There are six species of bay clams found in Oregon’s estuaries. Four are most popular for the rake and shovel crowd; they are called “Steamers,” “Butters,” “Gapers” and our clam of choice, “Cockles.”
It didn’t take young Cole Hansen long to figure out how it was done – he was soon raking up a storm in the soft sand. Some of the cockle clams were as big as baseballs and he sported a huge smile as he gained more confidence in the game.
“Man, that’s a beauty, Cole,” noted the older Hansen who smiled with an obvious pride that his grandson had so quickly learned the ropes of this recreation.
“We never met a clam that we didn’t like – they’re all good to eat. There’s six different kinds of them in Oregon and they’re all delicious when prepared correctly.”
Each clam-raker is allowed twenty cockles and must carry his/her own container and an Oregon shellfish license that costs $6.50 is required of each clammer 14 years and older.
I think that the best part of this recreation is that even the littlest ones can do it and have some success – it offers a little bit of mud or sand, a whole lot of estuary water, but there are lots of clams.
All of it adds up to a lot of family fun.
Soon – it was time to head for our crab rings and see if our luck had continued. As it turned out, there were lots of crabs, but mostly females in our traps – Since you are only allowed to keep males that are five and three quarter inches across the back, we were out of crab luck.
On the other hand, Carskadon noted that there are so many other reasons to enjoy a visit to this corner of the coast: “Oh, just look at this – we’ve got it all to ourselves. Not just here, but more than three hundred miles of coastline and it’s all ours – Oregonians – it’s all public beach and a very special place.”
Our adventure didn’t end at the coast, but continued in the kitchen as we assembled what Birt Hansen likes to call his “Seafood Getaway Chowder.”
First, he sauted a cup each of onion and bacon in butter – to that he added 4 cups of potatoes and four cups of water – plus a cup of clam or oyster nectar that he purchased at a store.

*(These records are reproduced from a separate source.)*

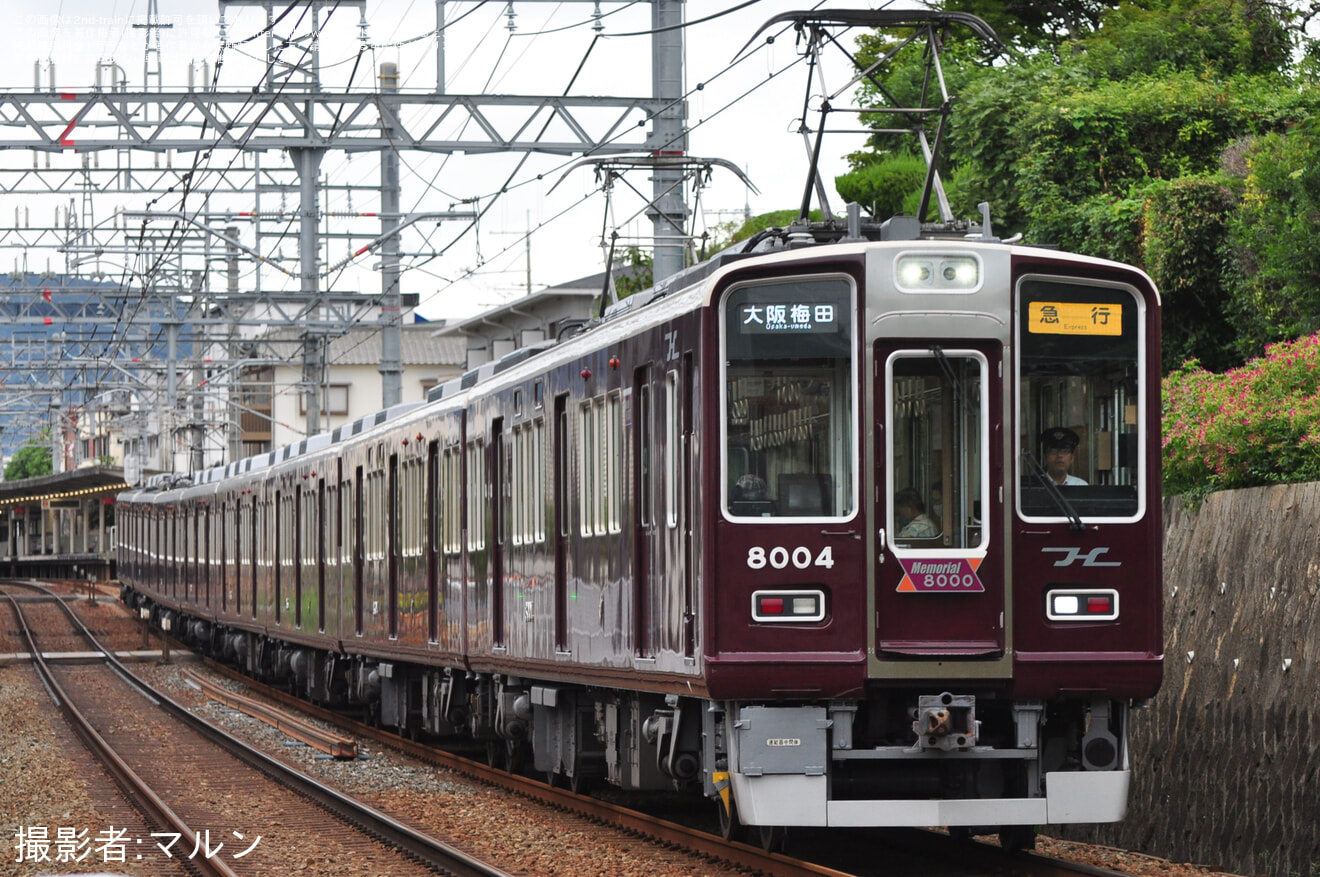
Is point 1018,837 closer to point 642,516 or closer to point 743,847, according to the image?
point 743,847

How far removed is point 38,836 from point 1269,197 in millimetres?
10685

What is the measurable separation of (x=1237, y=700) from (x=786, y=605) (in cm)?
416

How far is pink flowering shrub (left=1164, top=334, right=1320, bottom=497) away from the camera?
1277cm

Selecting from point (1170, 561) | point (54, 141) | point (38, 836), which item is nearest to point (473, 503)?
point (38, 836)

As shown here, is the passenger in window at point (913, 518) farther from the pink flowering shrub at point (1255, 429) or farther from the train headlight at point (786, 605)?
the pink flowering shrub at point (1255, 429)

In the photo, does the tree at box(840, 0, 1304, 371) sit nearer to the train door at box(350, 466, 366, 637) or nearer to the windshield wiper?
the windshield wiper

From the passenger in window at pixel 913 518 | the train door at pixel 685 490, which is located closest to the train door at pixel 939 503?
the passenger in window at pixel 913 518

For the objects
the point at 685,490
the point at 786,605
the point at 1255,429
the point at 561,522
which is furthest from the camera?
the point at 1255,429

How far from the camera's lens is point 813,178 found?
9.80m

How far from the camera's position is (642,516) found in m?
10.1

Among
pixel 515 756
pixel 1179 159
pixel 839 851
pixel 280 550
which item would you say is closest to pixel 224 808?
pixel 515 756

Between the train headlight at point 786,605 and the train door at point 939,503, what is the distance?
0.89 feet

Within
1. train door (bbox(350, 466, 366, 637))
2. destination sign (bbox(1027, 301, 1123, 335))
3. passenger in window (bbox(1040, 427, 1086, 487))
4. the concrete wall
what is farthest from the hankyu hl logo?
train door (bbox(350, 466, 366, 637))

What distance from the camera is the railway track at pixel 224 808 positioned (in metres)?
10.9
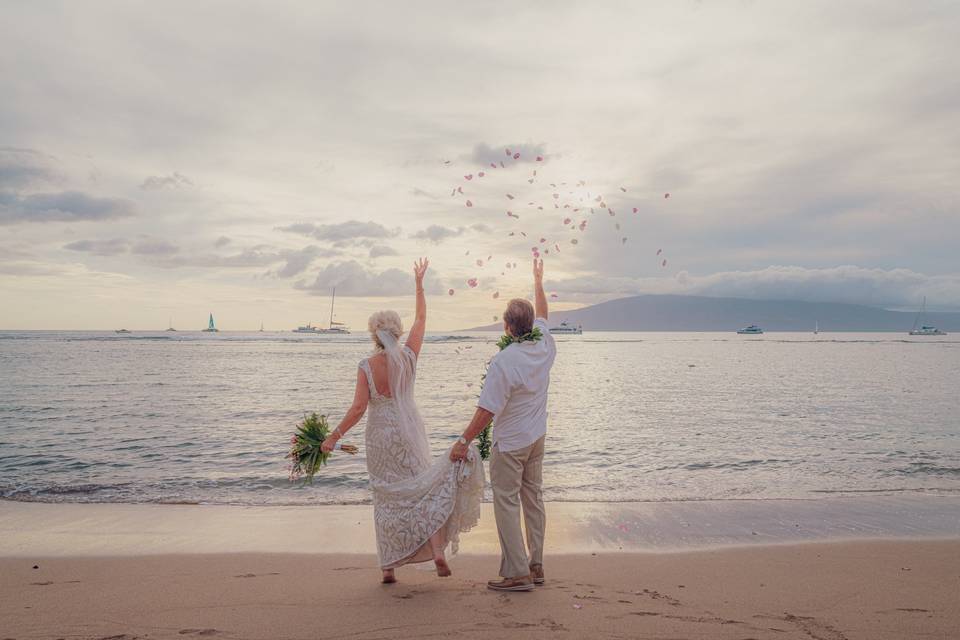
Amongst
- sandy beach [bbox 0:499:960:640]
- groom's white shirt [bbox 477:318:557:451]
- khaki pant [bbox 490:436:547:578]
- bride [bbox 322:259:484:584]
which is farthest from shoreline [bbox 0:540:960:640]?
groom's white shirt [bbox 477:318:557:451]

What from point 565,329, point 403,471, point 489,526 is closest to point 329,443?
point 403,471

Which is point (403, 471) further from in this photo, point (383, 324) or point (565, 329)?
point (565, 329)

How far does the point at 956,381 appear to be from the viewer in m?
34.5

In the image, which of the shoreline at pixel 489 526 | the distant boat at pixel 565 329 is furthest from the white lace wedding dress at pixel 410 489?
the distant boat at pixel 565 329

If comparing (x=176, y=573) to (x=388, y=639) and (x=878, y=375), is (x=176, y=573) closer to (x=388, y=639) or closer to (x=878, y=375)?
(x=388, y=639)

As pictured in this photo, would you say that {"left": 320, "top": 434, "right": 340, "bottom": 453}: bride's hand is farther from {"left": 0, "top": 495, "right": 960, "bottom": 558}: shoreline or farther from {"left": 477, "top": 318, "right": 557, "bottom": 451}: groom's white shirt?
{"left": 0, "top": 495, "right": 960, "bottom": 558}: shoreline

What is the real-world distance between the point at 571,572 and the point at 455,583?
1.19m

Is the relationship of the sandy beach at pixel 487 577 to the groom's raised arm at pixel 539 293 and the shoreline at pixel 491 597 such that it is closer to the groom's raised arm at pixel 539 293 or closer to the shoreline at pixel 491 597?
the shoreline at pixel 491 597

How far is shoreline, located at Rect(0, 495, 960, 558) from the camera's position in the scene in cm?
744

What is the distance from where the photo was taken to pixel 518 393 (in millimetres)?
5512

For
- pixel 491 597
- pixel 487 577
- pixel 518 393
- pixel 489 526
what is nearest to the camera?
pixel 491 597

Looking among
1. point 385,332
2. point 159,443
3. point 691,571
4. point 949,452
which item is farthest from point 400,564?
point 949,452

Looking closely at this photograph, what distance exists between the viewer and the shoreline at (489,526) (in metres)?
7.44

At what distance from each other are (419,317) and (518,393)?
1.24 meters
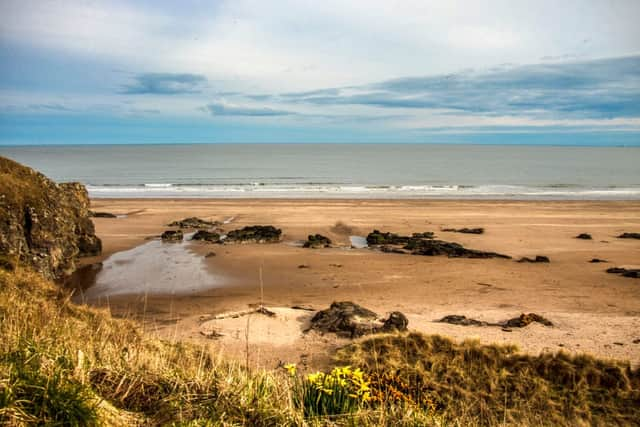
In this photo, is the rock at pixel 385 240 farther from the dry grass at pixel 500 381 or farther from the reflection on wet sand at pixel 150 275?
the dry grass at pixel 500 381

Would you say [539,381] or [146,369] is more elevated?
[146,369]

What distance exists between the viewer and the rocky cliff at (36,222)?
11.8 m

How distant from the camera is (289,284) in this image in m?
13.6

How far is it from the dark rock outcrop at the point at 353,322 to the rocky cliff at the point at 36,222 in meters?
6.91

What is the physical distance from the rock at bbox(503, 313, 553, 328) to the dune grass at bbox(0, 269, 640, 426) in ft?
7.65

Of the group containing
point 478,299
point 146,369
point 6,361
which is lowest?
point 478,299

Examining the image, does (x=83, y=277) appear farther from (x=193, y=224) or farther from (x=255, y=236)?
(x=193, y=224)

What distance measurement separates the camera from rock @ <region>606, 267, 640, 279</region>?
14.1m

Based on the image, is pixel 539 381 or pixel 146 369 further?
pixel 539 381

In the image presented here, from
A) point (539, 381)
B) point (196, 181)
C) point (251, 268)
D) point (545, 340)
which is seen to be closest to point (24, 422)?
point (539, 381)

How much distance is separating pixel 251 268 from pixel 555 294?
897cm

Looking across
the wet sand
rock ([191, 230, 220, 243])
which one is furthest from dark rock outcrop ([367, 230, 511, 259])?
rock ([191, 230, 220, 243])

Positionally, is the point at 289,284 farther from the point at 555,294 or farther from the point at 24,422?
the point at 24,422

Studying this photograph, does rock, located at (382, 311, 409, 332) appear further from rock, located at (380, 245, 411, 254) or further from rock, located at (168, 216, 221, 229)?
rock, located at (168, 216, 221, 229)
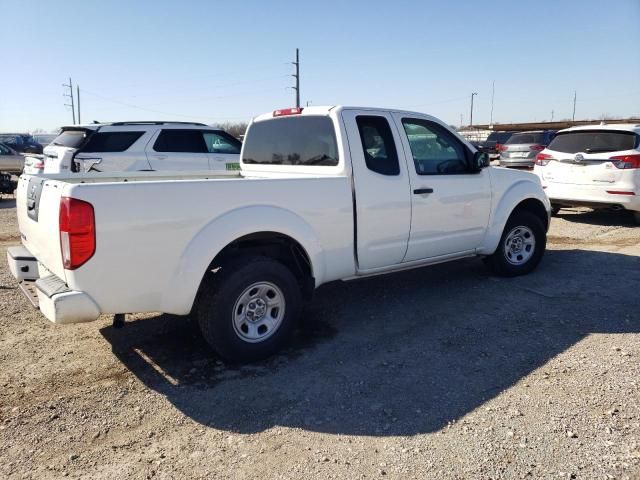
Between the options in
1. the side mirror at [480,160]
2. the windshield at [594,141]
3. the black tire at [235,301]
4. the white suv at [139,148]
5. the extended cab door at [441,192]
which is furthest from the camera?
the white suv at [139,148]

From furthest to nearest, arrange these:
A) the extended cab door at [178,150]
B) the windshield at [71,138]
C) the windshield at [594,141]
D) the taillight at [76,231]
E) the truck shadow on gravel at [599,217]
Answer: the truck shadow on gravel at [599,217]
the extended cab door at [178,150]
the windshield at [71,138]
the windshield at [594,141]
the taillight at [76,231]

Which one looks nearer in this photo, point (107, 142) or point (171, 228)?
point (171, 228)

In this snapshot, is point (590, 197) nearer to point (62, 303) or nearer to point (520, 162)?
point (62, 303)

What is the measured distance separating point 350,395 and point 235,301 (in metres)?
1.05

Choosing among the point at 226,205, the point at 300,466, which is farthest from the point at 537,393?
the point at 226,205

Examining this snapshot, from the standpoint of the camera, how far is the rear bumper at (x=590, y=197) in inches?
337

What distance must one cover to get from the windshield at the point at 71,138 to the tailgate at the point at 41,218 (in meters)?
5.37

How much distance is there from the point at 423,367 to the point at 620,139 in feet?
23.5

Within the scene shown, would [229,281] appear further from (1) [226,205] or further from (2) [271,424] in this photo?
(2) [271,424]

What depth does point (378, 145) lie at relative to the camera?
4.66m

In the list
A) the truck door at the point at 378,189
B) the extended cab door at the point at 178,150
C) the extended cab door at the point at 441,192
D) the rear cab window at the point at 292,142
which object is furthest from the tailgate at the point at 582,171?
the extended cab door at the point at 178,150

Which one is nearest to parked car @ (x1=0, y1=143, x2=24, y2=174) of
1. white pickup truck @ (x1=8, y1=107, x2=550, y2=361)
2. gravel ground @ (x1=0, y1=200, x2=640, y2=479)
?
gravel ground @ (x1=0, y1=200, x2=640, y2=479)

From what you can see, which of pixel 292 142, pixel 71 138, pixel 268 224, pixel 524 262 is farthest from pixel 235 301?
pixel 71 138

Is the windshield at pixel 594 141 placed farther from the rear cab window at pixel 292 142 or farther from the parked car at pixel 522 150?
the parked car at pixel 522 150
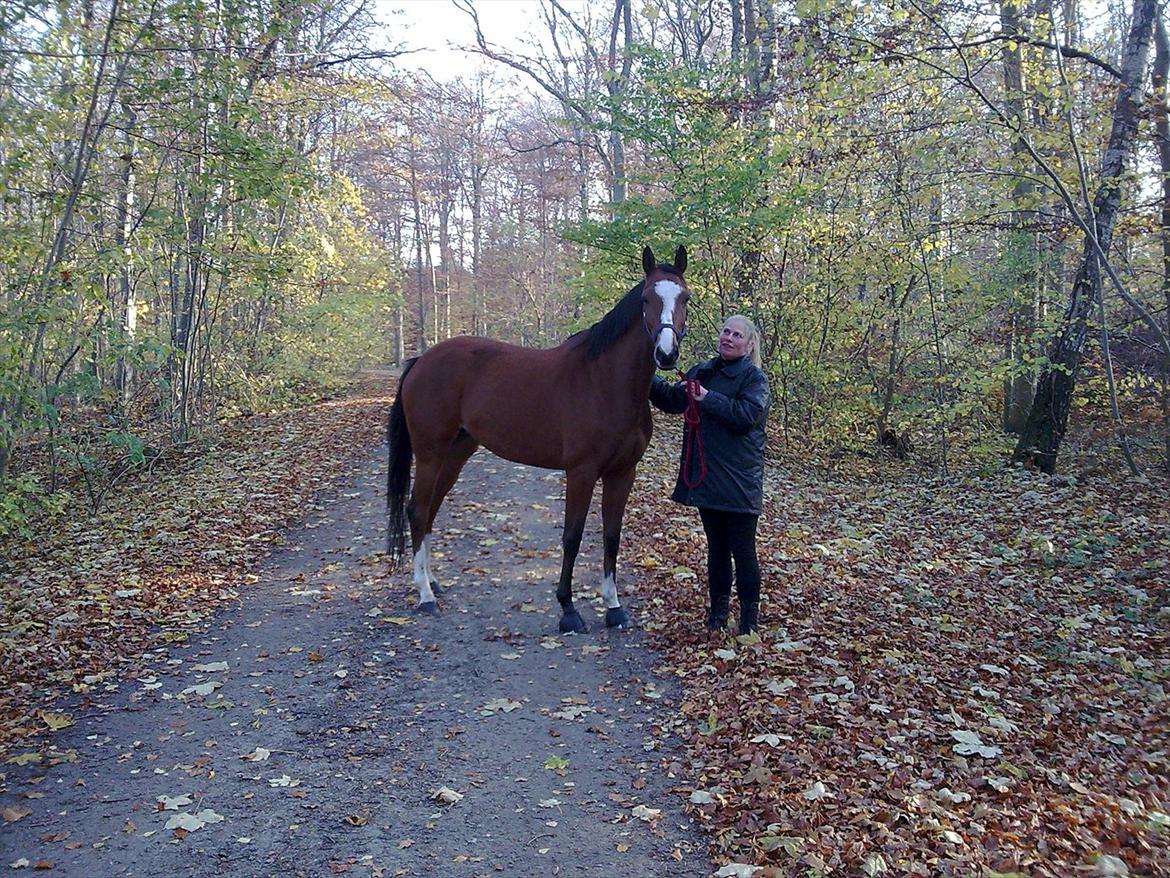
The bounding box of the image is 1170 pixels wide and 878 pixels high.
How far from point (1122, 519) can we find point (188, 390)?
1280 cm

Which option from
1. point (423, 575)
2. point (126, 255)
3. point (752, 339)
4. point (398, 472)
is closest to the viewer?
point (752, 339)

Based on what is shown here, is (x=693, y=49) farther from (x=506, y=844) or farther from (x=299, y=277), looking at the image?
(x=506, y=844)

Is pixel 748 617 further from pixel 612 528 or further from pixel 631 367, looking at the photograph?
pixel 631 367

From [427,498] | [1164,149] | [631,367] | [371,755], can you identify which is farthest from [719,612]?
[1164,149]

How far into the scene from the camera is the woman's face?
5.04 metres

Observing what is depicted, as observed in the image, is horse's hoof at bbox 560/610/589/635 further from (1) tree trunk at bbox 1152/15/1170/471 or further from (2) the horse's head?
(1) tree trunk at bbox 1152/15/1170/471

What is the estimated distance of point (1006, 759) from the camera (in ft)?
12.5

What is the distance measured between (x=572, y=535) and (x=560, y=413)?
0.89 meters

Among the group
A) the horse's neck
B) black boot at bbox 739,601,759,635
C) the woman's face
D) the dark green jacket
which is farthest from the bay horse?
black boot at bbox 739,601,759,635

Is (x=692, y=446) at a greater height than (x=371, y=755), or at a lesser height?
greater

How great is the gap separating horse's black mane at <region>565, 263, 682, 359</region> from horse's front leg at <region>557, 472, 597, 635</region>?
895mm

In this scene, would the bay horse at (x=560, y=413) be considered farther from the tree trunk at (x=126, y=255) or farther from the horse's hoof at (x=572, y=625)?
the tree trunk at (x=126, y=255)

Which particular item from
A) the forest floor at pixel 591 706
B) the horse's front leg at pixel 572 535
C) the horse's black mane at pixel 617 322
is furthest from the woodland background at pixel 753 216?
the horse's front leg at pixel 572 535

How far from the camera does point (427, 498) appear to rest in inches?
258
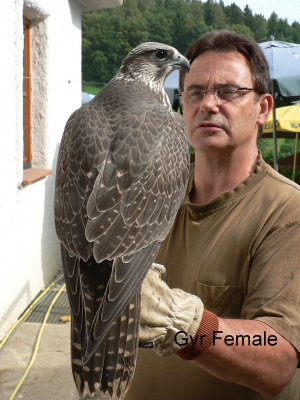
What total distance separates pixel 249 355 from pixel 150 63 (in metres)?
1.50

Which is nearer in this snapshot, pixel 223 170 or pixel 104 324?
pixel 104 324

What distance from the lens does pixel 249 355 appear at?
67.7 inches

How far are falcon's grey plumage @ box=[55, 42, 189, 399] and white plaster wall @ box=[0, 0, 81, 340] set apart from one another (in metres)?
2.17

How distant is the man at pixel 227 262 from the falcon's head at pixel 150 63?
3.9 inches

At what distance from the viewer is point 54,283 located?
5441mm

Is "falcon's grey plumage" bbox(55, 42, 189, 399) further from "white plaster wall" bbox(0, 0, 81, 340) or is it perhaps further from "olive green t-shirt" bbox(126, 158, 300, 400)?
"white plaster wall" bbox(0, 0, 81, 340)

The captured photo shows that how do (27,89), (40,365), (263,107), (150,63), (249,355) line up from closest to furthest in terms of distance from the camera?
(249,355)
(263,107)
(150,63)
(40,365)
(27,89)

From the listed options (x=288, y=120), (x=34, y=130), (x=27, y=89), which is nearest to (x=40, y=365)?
(x=34, y=130)

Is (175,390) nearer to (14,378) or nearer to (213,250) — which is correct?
(213,250)

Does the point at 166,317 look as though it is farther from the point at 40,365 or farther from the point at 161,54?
the point at 40,365

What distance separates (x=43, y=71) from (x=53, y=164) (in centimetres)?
93

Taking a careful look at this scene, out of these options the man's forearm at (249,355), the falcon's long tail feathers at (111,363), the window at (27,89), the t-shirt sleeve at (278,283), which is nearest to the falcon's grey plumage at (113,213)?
the falcon's long tail feathers at (111,363)

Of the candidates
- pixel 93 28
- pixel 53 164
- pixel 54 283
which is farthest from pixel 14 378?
pixel 93 28

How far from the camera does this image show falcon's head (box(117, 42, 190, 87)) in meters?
2.53
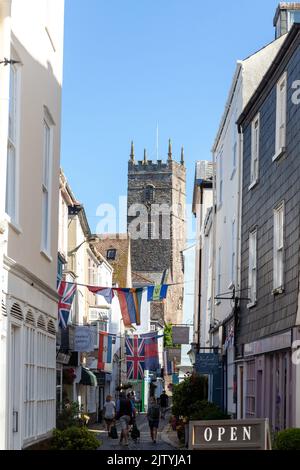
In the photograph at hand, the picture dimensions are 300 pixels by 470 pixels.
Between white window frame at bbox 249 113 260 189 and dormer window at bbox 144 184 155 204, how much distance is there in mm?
124075

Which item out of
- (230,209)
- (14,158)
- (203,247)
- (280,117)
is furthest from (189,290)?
(14,158)

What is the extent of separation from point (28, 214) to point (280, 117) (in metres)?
8.43

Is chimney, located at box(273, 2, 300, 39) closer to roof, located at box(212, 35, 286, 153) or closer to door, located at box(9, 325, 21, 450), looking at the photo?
roof, located at box(212, 35, 286, 153)

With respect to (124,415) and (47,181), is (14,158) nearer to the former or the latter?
(47,181)

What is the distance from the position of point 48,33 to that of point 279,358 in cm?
785

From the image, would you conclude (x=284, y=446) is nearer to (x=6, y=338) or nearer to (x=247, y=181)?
(x=6, y=338)

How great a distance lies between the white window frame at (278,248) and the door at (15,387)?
7.59 m

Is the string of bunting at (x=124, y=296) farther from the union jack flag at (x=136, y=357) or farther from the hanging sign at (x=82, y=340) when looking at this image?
the union jack flag at (x=136, y=357)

He boiled it all for 15 minutes.
While the mixture boiled he cleaned the clams and chopped up approximately two limits – or forty cockle clams – into small pieces.
After 15 minutes, he added a cup each of fresh fish like snapper, sole or salmon – and then all of the chopped clams.
He noted: “This is the part where it all starts smelling good.”
Finally, he added a generous amount of half and half (approximately two cups) and brought everything in the large pot to a roiling boil.
Then – it was time to eat!
Oh – and about that name: Getaway Chowder?
I asked Hansen about it’s origin.
Oh, that’s easy – it’s get away, so I can eat the leftovers – It’s that good!
And also good fun – and proved a delicious and satisfying feast to round out the day’s adventure.
Hansen note that the meal brought the entire experience full circle:
“Cooking is the reward, the culminating reward and it brings back so many great memories of the Oregon outdoor experience while you eat it. I just love it!”
Seafood Getaway Chowder
I asked the reason for this novel title. Birt’s answer: “It’s so good that when you take just a taste, people will be lining up. You want to say, “Get away, get away,” laughed Hansen, “Save some for me.”
1 cup minced onion
1 cup chopped bacon
In a deep pot, saute both in butter
Add 4 cups of diced potatoes
2 cups of water to cover
1 cup of clam or oyster nectar
Bring to boil and cook for 15 minutes0
Add: Try to add at least 2 of these:
1 cup each of chunked fish (sole or halibut or snapper or salmon)
2 cups chopped Cockle or other Bay Clams
2 cups of half and half or whole milk.
Bring to the start of a boil, (rolling boil) then pull from stove and serve with warm sour dough bread.